Как же им всем не повезло.
— Если то, что ты рассказываешь, правда, Ханнеке, — вздохнула Альма вслух, — то это очень невеселая история.
— Да правда же это, правда.
— Почему ты мне раньше не рассказала?
— Зачем? — пожала плечами Ханнеке.
— Но почему Пруденс пошла на это ради меня? — спросила Альма. — Она никогда не испытывала ко мне даже привязанности.
— Неважно, что она о тебе думала. Она хороший человек и живет по благим принципам.
— Она меня жалела, Ханнеке? В этом дело?
— Если она что и чувствовала к тебе, так это восхищение. Она всегда старалась тебе подражать.
— Что за глупость! Никогда такого не было.
— Кто глуп, так это ты, Альма! Пруденс всегда тобой восхищалась, дитя. Подумай о том, какой ты казалась ей тогда, когда она впервые сюда попала! Вспомни, сколько всего ты знала, какая ты была способная. Пруденс всегда хотела, чтобы и ты восхищалась ею. Но ты никогда этого не делала. Ты хоть раз ее похвалила? Заметила, как она из сил выбивается, чтобы нагнать тебя в учебе? Восторгалась ли ты ее талантами или совсем не замечала их, ведь ее способности ни шли ни в какое сравнение с твоими? Ты когда-нибудь замечала в сестре что-то, достойное восхищения? И неужели не видишь, что она до сих пор достойна восхищения — как добродетельно она живет и ни на что не жалуется! Но ты ее никогда не похвалила, а теперь намерена и вовсе делать вид, что у тебя нет сестры, не испытывая при этом ни капли неловкости, хотя сама только что унаследовала целый пиратский клад с сокровищами от этого старого дурака, твоего папаши, человека, который всю жизнь, как и ты, не замечал страданий и жертв окружающих.

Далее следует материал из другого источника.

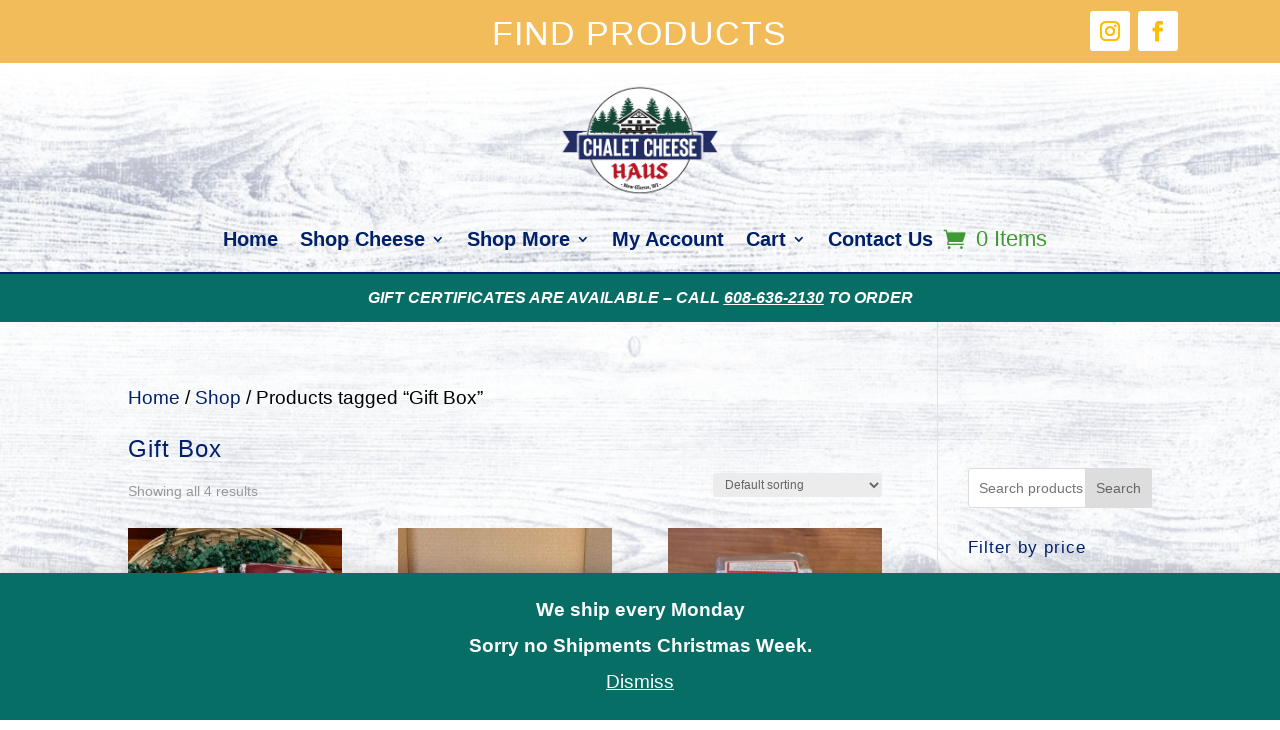

--- FILE ---
content_type: text/css
request_url: https://chaletcheesehaus.com/wp-content/et-cache/global/et-divi-customizer-global.min.css?ver=1765205749
body_size: 26
content:
.woocommerce-store-notice,p.demo_store{background-color:#076e65!important;padding-bottom:20px!important}.et-db #et-boc .et-l .et_pb_menu_0_tb_header.et_pb_menu .nav li ul.sub-menu a{padding-right:5px!important;padding-left:5px!important}#main-content{background-color:#ffffffd1!important}#woo-store-vacation .woocommerce-info{color:#f00!important;font-weight:700!important}.woocommerce .quantity input.qty{width:6em!important;color:black!important;font-weight:700!important}.et-db #et-boc .et-l .et_pb_menu .et_pb_menu__search-input{background:#9e9e9e80!important}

— Побереги меня, Ханнеке, — попросила Альма, борясь с нахлынувшей волной печали. — Я только что испытала сильное потрясение, а теперь еще и ты нападаешь на меня… Так что прошу, побереги меня сегодня, Ханнеке.
— Но все и так всю жизнь тебя слишком берегли, Альма, — отвечала старая домоправительница, ничуть не смягчившись. — Возможно, пора уже перестать тебя беречь.
* * *Бледная, потрясенная, Альма Уиттакер укрылась в своем кабинете в каретном флигеле. Не в силах больше нести свой крест, она устало опустилась на потрепанный диван в углу. Ее дыхание сбилось. Альма казалась себе чужой. Стрела ее внутреннего компаса — того самого, что всегда указывал ей путь, настраиваясь на простейшие истины этого мира, — безумно вращалась в поисках точки опоры, но Альма никак не могла найти оправдания своей жизни.
Ее мать была мертва. Ее отец был мертв. Ее муж — был ли он им или не был — был мертв. Ее сестра Пруденс превратила свою жизнь в ад ради Альмы, но никому от этого не было пользы. Жизнь Джорджа Хоукса была полной трагедией. Ретта Сноу превратилась в несчастную полоумную развалину. Ханнеке де Гроот — последняя из оставшихся в живых, кого Альма любила и кем восхищалась, — не испытывала к Альме никакого уважения. И неудивительно.
Сидя в своем кабинете, Альма Уиттакер заставила себя честно задуматься о своей жизни. Ей был пятьдесят один год; она была умна и здорова, сильна, как мул, образованна, как иезуит, богата, как английский пэр. Красотой она не отличалась, спору нет, но большинство зубов были при ней и у нее не было ни одного недуга. Да в остальном жаловаться было не на что. С рождения Альма жила в роскоши. У нее не было мужа, но не было и детей или родителей, нуждавшихся в уходе. Она была способной, целеустремленной, старательной и (как ей всегда казалось, хотя теперь она уже в этом сомневалась) отважной. В ее голове витали самые смелые идеи, с которыми выступили ученые и изобретатели в этом столетии, а в гостиной «Белых акров» ей довелось познакомиться с величайшими умами эпохи. Ей принадлежала библиотека, способная заставить рыдать от зависти самих Медичи, и она прочла ее всю, и даже не раз.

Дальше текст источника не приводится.